Apparently they like to lock up.
They're both fed and housed by tax payers, surrounded by armed guards 24/7, neither can leave the gates without attracting attention, and both are often hated by the general public. It seems to me that the only difference between them is that we often catch the criminal that's responsible, but we keep putting the wrong guy in office.
Two prisoners were escaping down a ladder. While the seasoned prisoner at the top watched for guards, the new prisoner went down the ladder first and slowly. Once the ladder was clear, the seasoned prisoner slid down in just three seconds, then he scolded the new prisoner for being so slow. The new prisoner replied, "Well, look at mister con descending here."
Why does it matter? Everyone knows the prison system can't change anything.
One interacts with felons, half of which are probably innocent of crimes, and the other works on Capitol Hill.
I used to pass a lot of bad Czechs.
Just think that there are jokes based on truth that can bring down governments, or jokes which make girl laugh. Many of the prison guard life sentences jokes and puns are jokes supposed to be funny, but some can be offensive.
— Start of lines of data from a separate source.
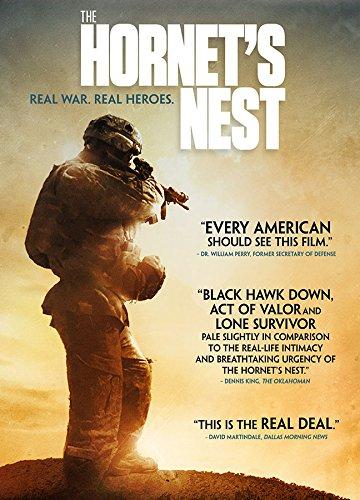 The Hornet's Nest ()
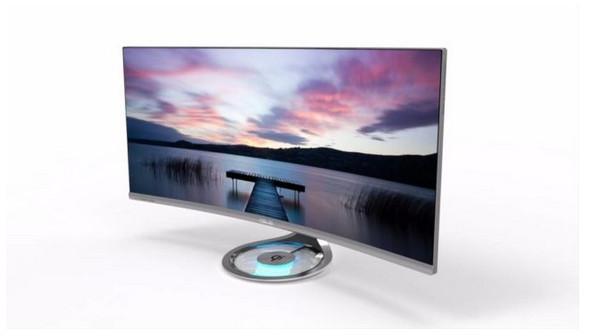 ASUS Perkenalkan Monitor Lengkung 34 Inci Designo Curve MX34VQ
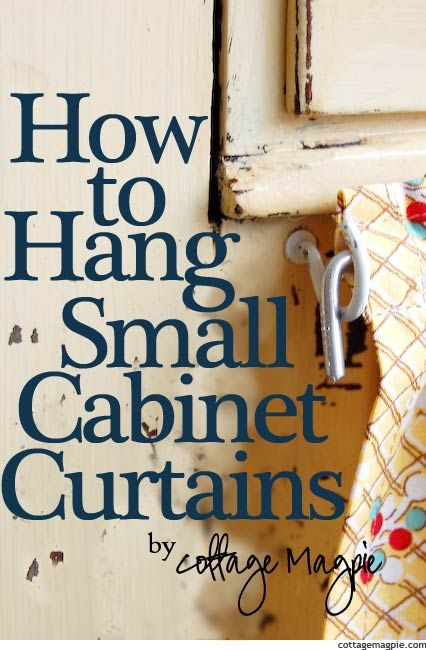 This is perfect for my meditation space! How to Hang Small Cabinet Curtains for Cheap via Cottage Magpie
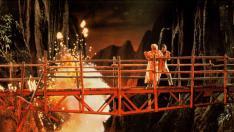 'El día del fin del mundo' (1980)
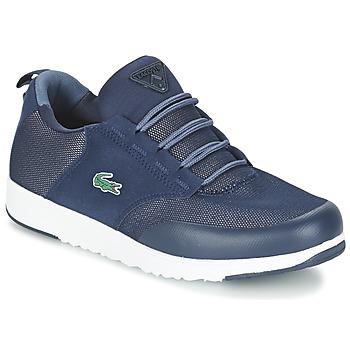 Topánky Ženy Nízke tenisky Lacoste L.ight R 316 1 Modrá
When jokes go too far, are mean or racist, we try to silence them and it will be great if you give us feedback every time when a joke become bullying and inappropriate.
We suggest to use only working prison guard maximum security piadas for adults and blagues for friends. Some of the dirty witze and dark jokes are funny, but use them with caution in real life. Try to remember funny jokes you've never heard to tell your friends and will make you laugh.